Entre les jours fériés, les ponts possibles, les premiers beaux jours et la fatigue accumulée, tout pousse à « tout mettre » en mai.
Et c’est précisément là que beaucoup de gens se trompent :
- soit ils crament la moitié de leurs jours ;
- soit ils se retrouvent avec un planning bancal parce qu’une partie a été refusée.
Dans cet article, on va voir comment faire de mai 2026 le mois de l’optimisation… sans te piéger.
1. Pourquoi mai est à la fois une opportunité et un piège
1.1. L’opportunité
Mai concentre souvent :
- plusieurs jours fériés ;
- des fenêtres de ponts où 1 jour posé = 4 jours off ;
- une météo souvent plus sympa, l’envie de bouger, d’être dehors.
En termes de ratio :
- 1 jour posé pour 4 jours off,
- ou 2 jours posés pour 5–6 jours off,
ça peut être extrêmement rentable.
1.2. Le piège
Le problème, c’est que :
- tout le monde a vu le même calendrier ;
- les équipes veulent les mêmes périodes ;
- les RH doivent arbitrer ;
- tu peux te retrouver avec des refus ou des modifications.
Et si tu mets trop de jetons sur mai :
- tu as moins pour l’été, Toussaint, Noël ;
- et si une partie est refusée, tu as « gâché » des jours potentiels ailleurs.
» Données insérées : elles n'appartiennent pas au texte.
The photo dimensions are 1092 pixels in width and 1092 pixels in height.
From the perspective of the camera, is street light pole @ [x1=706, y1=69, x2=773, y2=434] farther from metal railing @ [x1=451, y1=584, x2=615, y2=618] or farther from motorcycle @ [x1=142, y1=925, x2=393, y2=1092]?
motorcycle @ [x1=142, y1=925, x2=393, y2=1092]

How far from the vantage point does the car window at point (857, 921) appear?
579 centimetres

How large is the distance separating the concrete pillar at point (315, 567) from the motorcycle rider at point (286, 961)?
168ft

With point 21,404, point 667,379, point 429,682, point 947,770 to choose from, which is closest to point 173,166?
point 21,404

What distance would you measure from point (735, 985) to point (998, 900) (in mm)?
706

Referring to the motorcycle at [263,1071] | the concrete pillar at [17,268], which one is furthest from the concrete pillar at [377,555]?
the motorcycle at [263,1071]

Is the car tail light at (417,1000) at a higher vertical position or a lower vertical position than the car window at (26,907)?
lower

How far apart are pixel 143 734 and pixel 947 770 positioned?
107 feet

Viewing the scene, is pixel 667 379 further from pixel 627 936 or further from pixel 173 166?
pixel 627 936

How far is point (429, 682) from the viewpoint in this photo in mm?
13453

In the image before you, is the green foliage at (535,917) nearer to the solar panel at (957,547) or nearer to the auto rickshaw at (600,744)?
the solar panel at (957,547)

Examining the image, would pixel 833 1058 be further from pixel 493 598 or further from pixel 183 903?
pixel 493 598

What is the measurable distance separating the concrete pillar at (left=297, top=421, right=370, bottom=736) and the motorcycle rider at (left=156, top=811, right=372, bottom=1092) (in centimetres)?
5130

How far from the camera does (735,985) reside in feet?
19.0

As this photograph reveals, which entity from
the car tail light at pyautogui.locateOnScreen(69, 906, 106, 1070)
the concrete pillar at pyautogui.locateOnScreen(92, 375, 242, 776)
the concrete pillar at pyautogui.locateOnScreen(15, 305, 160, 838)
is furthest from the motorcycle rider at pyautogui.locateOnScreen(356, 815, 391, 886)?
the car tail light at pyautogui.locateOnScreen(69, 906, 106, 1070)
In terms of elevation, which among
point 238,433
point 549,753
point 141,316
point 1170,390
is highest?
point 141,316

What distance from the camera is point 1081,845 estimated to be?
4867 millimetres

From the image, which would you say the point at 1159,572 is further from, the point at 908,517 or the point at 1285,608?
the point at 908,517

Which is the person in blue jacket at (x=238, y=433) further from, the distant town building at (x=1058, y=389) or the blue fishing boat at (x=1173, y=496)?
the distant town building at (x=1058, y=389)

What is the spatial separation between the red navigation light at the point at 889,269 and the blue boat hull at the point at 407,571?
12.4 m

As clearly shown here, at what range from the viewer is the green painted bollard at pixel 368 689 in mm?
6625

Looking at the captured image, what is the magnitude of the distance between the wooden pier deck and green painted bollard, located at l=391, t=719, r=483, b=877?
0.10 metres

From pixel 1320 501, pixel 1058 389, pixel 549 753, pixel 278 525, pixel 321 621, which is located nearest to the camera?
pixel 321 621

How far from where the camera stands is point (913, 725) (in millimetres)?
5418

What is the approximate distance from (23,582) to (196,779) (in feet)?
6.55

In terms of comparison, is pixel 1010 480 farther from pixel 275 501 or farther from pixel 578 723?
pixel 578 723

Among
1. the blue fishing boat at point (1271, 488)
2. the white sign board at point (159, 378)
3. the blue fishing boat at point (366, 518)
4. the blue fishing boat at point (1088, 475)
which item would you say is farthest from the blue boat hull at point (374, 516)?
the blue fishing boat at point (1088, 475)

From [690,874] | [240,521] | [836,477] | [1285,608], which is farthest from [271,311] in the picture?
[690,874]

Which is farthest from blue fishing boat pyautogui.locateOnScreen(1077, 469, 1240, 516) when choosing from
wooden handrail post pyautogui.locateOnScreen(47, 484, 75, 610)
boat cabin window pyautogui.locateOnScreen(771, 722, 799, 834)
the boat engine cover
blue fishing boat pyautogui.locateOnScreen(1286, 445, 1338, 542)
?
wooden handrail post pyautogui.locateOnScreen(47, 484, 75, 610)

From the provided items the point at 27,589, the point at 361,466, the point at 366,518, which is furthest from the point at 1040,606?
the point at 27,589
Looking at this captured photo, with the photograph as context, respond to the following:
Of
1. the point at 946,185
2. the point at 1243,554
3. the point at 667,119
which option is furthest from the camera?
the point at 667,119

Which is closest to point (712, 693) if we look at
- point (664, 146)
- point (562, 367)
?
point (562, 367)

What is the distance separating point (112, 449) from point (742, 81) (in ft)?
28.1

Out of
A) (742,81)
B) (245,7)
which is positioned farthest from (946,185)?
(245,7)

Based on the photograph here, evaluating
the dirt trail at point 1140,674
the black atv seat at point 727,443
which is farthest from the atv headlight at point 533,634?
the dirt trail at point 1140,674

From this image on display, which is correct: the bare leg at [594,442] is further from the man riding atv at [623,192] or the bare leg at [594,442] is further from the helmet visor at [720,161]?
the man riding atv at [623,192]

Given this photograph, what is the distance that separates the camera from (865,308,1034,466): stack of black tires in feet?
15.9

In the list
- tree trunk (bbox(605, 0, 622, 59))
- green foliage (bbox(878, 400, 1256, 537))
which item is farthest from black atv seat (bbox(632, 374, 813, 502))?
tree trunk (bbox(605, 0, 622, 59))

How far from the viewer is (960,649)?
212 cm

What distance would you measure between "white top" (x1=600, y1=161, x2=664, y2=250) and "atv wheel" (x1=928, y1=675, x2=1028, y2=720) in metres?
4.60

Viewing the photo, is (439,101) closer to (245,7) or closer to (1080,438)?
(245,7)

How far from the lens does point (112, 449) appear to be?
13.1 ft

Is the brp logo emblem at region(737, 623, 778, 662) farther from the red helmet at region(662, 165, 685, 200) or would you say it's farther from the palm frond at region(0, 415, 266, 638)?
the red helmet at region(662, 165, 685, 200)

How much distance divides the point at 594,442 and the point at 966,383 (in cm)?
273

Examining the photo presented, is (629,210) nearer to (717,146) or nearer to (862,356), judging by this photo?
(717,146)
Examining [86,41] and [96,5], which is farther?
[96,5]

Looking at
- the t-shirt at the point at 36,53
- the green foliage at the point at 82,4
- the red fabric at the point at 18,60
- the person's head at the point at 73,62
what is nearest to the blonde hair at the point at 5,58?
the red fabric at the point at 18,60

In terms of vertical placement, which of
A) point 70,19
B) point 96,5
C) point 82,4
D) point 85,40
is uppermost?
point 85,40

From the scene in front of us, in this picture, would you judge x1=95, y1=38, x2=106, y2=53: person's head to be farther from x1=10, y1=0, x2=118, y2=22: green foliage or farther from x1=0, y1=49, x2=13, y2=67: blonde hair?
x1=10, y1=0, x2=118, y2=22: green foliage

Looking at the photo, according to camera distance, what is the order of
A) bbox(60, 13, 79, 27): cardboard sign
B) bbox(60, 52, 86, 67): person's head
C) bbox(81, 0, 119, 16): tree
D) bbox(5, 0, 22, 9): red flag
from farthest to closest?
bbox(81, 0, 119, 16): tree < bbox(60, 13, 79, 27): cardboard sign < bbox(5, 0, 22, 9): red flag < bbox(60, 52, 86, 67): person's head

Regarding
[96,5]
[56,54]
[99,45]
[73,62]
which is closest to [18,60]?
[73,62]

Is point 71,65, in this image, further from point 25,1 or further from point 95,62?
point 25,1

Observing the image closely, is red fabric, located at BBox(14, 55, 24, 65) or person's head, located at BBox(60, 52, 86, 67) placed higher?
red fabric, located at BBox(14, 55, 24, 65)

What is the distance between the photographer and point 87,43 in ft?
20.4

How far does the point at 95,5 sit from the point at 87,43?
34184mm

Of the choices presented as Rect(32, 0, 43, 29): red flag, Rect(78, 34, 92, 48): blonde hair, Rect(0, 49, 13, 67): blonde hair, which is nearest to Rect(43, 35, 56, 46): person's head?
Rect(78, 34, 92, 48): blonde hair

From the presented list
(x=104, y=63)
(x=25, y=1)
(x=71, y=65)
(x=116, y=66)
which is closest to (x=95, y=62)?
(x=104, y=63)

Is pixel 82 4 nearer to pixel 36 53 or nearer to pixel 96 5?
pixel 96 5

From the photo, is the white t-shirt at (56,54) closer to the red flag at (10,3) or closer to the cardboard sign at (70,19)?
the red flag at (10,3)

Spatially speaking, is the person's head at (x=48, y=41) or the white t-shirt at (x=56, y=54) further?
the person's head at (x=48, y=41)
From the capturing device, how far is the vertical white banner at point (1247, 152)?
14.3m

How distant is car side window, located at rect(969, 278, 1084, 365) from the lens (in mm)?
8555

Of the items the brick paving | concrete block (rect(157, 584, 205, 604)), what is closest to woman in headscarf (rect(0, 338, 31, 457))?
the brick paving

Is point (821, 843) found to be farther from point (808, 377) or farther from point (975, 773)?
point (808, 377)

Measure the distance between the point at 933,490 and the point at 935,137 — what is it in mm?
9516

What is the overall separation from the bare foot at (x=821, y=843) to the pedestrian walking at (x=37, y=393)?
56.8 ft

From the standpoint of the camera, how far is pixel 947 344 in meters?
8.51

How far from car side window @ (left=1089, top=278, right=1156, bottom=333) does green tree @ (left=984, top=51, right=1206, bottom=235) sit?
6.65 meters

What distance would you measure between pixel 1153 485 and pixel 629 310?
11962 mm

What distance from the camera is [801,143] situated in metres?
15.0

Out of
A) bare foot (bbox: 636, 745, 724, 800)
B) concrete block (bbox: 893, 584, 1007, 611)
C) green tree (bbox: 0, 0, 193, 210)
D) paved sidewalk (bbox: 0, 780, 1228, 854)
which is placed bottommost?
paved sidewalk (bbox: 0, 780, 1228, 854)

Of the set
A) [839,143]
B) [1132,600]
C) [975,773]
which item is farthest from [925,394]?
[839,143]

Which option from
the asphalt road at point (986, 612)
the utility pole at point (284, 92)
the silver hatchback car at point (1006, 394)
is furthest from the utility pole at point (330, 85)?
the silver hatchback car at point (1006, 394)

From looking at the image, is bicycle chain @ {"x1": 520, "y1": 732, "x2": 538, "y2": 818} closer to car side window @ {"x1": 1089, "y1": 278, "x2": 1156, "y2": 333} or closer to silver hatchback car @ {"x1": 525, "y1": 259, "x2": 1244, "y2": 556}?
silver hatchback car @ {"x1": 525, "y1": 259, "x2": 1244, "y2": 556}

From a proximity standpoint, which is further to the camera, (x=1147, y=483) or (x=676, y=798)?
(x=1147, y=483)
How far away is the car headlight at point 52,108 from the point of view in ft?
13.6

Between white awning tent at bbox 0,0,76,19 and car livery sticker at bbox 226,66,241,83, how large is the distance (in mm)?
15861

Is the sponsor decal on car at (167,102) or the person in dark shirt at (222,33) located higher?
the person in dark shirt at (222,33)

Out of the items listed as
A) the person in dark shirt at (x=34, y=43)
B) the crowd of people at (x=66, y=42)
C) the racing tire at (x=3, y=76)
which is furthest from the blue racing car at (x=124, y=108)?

2. Comprendre la structure de ton mai 2026
Avant même de parler stratégie, prends le calendrier 2026 et note :
- quels jours fériés tombent en mai ;
- sur quels jours de la semaine (mardi, jeudi, autre) ;
- quelles sont les fenêtres de ponts les plus rentables.
En général :
- férié mardi → pose le lundi pour avoir 4 jours off ;
- férié jeudi → pose le vendredi pour 4 jours off ;
- un férié tombé un mercredi peut permettre un pont à 2 jours, mais c’est souvent moins rentable.
Tu n’as pas besoin de faire un doctorat :
juste repérer 2 ou 3 fenêtres vraiment intéressantes.
3. Règle #1 : plafonner tes jours posés en mai
La manière la plus simple de ne pas te tromper :
Tu choisis à l’avance un plafond de jours que tu acceptes de poser en mai.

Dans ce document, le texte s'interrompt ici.